WHAT IS REQUIRED:
The word "Zealand" marks the lines to copy; find all of them in the entries below.

(Data entries)

::::

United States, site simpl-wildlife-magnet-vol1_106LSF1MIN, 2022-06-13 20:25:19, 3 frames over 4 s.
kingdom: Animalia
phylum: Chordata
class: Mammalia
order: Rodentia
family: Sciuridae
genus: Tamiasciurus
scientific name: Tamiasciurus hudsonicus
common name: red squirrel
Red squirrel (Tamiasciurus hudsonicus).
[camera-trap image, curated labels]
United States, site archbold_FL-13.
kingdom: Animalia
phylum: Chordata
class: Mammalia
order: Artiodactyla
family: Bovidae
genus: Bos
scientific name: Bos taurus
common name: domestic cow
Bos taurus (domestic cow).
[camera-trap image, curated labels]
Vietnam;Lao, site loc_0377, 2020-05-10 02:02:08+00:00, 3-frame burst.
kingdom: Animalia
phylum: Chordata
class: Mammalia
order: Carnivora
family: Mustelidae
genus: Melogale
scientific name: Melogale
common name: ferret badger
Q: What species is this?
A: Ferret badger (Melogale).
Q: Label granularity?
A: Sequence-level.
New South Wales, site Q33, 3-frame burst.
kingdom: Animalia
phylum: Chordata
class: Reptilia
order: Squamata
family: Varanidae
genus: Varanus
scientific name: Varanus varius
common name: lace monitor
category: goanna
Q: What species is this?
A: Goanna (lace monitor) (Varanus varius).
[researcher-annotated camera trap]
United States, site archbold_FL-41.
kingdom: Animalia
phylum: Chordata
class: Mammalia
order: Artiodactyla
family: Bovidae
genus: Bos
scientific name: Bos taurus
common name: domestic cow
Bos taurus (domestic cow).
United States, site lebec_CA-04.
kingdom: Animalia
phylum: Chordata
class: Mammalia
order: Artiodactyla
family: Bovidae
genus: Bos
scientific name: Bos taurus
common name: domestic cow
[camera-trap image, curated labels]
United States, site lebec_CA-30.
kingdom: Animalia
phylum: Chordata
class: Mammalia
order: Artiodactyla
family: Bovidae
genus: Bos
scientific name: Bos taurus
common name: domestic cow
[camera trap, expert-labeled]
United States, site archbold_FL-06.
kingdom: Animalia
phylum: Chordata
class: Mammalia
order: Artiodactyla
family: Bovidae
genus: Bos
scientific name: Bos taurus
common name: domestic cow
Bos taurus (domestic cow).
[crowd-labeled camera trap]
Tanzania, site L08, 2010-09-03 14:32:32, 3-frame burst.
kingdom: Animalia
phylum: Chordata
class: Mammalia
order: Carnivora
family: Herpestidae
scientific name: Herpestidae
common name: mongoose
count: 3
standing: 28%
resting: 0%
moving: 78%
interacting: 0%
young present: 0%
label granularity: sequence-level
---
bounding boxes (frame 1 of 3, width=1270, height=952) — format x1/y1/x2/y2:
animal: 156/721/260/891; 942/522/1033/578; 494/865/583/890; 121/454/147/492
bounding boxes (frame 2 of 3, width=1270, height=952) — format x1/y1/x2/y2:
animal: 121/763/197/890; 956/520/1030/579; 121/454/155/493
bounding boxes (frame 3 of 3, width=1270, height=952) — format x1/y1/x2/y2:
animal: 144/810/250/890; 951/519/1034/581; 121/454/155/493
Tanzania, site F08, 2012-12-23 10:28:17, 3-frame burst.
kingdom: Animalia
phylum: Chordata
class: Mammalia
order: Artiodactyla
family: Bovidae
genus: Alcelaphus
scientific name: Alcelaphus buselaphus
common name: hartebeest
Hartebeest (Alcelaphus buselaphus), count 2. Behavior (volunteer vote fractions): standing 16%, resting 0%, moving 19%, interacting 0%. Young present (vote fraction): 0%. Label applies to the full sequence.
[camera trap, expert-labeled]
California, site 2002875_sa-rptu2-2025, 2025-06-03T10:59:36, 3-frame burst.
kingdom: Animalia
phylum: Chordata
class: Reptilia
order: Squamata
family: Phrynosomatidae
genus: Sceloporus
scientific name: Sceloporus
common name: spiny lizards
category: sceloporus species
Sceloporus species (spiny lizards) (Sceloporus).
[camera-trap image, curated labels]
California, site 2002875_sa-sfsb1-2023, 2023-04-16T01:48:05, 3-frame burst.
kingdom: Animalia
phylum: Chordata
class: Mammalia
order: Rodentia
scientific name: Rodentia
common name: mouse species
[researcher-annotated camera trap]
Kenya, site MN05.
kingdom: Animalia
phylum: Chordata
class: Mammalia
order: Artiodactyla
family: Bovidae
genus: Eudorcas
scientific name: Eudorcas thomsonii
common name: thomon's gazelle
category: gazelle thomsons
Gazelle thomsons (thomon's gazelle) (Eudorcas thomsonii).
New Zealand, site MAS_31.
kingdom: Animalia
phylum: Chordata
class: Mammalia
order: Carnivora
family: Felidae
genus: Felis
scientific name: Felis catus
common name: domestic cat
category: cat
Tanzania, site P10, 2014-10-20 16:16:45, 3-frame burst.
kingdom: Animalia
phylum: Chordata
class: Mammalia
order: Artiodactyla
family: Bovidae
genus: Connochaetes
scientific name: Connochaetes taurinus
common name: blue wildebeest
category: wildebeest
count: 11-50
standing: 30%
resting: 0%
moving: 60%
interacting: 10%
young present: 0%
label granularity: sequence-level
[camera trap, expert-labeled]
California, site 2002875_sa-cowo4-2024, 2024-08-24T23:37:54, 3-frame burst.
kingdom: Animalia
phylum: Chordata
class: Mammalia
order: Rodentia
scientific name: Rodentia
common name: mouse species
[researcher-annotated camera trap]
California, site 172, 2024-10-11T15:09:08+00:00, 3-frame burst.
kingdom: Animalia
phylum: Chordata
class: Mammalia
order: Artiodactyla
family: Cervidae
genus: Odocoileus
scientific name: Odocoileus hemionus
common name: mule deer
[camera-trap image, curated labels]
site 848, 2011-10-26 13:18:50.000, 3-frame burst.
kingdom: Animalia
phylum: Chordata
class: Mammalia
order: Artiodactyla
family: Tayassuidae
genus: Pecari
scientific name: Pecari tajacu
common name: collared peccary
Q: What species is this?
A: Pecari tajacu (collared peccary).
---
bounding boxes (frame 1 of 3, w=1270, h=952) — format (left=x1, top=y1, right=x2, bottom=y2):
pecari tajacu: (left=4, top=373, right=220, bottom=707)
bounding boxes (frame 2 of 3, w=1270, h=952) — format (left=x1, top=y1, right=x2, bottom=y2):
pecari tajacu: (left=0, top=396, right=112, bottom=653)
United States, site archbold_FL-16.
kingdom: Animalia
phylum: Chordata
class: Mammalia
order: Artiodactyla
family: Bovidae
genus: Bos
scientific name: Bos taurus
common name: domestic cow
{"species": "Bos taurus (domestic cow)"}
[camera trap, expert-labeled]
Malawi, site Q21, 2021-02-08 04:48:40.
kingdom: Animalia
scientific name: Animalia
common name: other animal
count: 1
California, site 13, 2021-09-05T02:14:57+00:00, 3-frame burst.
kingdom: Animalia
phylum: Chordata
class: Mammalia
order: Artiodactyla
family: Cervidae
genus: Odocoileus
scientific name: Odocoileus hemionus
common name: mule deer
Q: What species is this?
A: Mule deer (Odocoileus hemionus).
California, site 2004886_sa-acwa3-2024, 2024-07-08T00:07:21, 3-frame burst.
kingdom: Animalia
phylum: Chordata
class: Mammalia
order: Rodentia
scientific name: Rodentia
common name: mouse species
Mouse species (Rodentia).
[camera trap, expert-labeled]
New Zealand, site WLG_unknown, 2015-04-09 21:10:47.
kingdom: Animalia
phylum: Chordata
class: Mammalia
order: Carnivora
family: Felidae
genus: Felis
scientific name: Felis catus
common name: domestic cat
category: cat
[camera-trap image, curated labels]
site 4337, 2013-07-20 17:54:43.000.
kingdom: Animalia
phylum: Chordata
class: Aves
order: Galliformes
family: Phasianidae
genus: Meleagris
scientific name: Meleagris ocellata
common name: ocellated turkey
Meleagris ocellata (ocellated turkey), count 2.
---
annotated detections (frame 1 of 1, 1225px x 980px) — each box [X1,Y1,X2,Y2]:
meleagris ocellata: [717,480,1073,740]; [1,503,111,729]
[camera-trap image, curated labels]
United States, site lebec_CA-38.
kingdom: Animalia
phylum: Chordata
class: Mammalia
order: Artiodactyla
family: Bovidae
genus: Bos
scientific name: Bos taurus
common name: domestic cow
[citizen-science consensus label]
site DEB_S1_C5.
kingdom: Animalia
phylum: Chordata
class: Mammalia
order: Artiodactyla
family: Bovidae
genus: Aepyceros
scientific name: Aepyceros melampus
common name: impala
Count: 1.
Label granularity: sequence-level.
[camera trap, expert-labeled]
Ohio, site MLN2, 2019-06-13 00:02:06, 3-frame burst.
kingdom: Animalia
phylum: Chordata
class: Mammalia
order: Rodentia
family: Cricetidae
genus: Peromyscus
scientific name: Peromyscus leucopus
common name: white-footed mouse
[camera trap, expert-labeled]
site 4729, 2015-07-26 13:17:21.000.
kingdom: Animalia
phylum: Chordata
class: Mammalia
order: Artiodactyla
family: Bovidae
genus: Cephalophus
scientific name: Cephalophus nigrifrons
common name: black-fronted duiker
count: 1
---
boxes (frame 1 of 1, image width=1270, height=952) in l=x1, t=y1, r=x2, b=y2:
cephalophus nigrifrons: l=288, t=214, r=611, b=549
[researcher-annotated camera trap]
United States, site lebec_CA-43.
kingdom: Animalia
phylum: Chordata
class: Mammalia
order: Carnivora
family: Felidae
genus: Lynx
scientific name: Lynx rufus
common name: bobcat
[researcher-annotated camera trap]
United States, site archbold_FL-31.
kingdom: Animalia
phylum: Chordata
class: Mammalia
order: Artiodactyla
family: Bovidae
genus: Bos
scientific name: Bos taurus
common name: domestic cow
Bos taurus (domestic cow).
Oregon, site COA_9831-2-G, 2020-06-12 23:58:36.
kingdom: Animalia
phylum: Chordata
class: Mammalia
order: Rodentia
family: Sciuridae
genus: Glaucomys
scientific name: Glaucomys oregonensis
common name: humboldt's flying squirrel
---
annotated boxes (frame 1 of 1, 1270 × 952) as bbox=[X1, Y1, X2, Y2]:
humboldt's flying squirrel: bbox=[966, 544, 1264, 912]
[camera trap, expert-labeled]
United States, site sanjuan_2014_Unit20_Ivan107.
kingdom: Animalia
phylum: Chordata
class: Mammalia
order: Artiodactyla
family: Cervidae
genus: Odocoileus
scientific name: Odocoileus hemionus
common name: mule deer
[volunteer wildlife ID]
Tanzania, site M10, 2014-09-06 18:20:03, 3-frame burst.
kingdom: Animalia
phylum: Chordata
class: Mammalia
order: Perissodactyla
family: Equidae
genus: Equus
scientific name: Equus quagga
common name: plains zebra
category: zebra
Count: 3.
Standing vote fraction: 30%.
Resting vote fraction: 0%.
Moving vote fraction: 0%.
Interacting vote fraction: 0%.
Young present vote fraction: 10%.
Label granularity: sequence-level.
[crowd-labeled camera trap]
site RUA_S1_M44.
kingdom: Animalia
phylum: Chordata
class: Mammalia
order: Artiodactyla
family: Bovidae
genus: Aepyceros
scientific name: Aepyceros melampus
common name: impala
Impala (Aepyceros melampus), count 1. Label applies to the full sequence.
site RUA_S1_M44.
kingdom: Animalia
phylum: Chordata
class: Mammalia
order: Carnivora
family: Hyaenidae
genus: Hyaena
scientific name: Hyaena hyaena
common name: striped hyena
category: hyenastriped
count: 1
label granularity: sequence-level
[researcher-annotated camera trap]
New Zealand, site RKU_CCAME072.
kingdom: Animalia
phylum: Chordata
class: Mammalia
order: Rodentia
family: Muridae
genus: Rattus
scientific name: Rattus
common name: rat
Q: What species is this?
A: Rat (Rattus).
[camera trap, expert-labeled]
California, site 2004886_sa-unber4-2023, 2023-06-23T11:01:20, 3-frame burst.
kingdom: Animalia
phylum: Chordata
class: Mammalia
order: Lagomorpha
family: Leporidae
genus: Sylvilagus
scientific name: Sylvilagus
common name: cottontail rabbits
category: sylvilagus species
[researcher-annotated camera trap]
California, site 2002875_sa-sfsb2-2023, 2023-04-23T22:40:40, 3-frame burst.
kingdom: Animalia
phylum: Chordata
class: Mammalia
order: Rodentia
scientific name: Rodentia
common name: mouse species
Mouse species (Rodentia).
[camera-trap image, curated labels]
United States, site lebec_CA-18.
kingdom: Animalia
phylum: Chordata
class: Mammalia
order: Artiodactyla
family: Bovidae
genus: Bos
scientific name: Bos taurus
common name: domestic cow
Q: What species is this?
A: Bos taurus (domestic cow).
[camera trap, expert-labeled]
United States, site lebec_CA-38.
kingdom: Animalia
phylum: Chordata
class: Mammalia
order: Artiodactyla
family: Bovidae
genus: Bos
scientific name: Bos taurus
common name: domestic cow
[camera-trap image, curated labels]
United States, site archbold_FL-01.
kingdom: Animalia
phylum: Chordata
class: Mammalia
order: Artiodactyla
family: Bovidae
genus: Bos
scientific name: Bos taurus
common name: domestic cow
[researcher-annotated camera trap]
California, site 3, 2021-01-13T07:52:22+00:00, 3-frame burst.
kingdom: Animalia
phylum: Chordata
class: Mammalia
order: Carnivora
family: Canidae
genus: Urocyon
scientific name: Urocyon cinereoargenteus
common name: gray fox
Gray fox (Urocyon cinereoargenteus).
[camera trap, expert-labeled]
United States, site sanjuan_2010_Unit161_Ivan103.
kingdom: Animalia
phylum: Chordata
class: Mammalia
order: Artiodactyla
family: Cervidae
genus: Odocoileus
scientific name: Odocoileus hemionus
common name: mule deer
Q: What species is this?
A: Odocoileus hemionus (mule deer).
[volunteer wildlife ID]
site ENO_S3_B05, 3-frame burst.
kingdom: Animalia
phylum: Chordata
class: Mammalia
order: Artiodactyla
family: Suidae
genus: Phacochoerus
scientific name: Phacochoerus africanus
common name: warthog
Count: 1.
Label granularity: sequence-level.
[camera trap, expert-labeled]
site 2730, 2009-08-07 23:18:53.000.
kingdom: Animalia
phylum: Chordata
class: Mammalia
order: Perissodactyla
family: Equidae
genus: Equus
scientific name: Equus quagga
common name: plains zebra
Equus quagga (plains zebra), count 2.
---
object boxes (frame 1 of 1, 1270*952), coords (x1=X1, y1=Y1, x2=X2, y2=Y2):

::::

RESULT OF THIS TASK:
New Zealand, site MAS_31.
New Zealand, site WLG_unknown, 2015-04-09 21:10:47.
New Zealand, site RKU_CCAME072.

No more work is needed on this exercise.